#### Artículo

Me queda una única certeza: las ausencias son el elemento más importante en la construcción de una persona, de su carácter y personalidad. Ya sean amores truncados, amistades olvidadas, familiares fallecidos o –incluso– mascotas perdidas, estas son clave a la hora de definir a alguien; obligan a reconstruir, a trazar un nuevo plan de acción con las fichas restantes, con aquellas que aún –por suerte o por desgracia– siguen en pie. Vivir es gestionar ausencias, reordenar agujeros, domesticar hundimientos; buscando incesablemente el lugar más sureño posible para montar una tienda en la que acampar. Ya saben: desde Stevenson –y Erice– el paraíso se esconde, inequívocamente, por esas latitudes.

########
#### Material proporcionado

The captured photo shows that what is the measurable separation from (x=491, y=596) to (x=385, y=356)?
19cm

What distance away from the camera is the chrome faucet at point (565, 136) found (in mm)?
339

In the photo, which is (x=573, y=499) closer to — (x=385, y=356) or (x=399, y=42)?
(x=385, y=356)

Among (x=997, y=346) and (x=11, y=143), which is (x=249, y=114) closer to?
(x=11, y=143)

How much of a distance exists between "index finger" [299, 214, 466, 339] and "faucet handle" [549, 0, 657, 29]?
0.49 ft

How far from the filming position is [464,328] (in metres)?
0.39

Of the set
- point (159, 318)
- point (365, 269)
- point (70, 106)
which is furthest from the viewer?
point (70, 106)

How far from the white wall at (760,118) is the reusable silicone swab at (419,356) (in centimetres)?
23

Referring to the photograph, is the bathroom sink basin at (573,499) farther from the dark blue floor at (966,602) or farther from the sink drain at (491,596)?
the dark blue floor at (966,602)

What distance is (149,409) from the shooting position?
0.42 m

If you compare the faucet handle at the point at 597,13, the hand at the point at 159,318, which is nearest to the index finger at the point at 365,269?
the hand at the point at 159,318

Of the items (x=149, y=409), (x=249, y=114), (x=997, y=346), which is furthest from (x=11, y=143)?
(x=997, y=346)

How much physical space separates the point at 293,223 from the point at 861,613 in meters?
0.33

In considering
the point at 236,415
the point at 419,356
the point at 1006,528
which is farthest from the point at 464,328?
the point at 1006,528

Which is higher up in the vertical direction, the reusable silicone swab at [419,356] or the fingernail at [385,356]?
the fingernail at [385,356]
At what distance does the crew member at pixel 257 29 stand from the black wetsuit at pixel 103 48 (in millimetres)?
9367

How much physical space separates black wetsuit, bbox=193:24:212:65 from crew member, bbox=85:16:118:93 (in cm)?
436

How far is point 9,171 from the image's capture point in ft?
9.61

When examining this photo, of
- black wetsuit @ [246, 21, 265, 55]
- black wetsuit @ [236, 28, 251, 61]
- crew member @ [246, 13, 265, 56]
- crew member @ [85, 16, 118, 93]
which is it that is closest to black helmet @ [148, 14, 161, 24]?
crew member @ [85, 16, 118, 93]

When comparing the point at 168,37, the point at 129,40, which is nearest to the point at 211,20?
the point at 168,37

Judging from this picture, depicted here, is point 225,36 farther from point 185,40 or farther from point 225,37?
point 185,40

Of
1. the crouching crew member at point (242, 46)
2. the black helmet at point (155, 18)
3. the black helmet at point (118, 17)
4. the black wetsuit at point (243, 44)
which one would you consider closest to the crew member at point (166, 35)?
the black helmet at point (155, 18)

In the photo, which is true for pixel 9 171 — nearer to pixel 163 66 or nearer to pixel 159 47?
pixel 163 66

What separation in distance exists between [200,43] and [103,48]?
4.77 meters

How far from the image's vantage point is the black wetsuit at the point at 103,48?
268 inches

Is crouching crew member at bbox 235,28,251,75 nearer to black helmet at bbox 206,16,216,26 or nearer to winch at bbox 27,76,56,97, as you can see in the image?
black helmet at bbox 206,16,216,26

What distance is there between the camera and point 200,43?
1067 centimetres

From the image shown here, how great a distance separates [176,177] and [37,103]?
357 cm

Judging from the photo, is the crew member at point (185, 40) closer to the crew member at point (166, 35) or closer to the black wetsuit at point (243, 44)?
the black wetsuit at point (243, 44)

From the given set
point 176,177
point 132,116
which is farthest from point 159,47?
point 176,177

########

### Instrucción A
Copia literalmente el fragmento del artículo sobre las ausencias que comienza en "Me queda una" y termina en "por esas latitudes.".
### Instrucción B
Prosigue el artículo sobre las ausencias a partir de su última frase.

### Resultado A
Me queda una única certeza: las ausencias son el elemento más importante en la construcción de una persona, de su carácter y personalidad. Ya sean amores truncados, amistades olvidadas, familiares fallecidos o –incluso– mascotas perdidas, estas son clave a la hora de definir a alguien; obligan a reconstruir, a trazar un nuevo plan de acción con las fichas restantes, con aquellas que aún –por suerte o por desgracia– siguen en pie. Vivir es gestionar ausencias, reordenar agujeros, domesticar hundimientos; buscando incesablemente el lugar más sureño posible para montar una tienda en la que acampar. Ya saben: desde Stevenson –y Erice– el paraíso se esconde, inequívocamente, por esas latitudes.

### Resultado B
El fútbol cada vez es menos dulce a la vista; salvo contadas excepciones, que suelen tomar la forma de un pequeño argentino azulgrana, el fútbol profesional no consigue seducirme. Quizá sea porque soy del Atlético de Madrid y Simeone es capaz de, a golpe de fútbol agarrotado y defensivo, agotar la paciencia futbolística de cualquiera. O quizá sea por la torpe y burda mercantilización a la que el fútbol ha sido sometido en las últimas décadas, que hace más difícil la identificación, la empatía, con esos señores que se visten de corto frente a las cámaras los fines de semana. No lo sé. Pero, a pesar de todo, no he dejado de verlo.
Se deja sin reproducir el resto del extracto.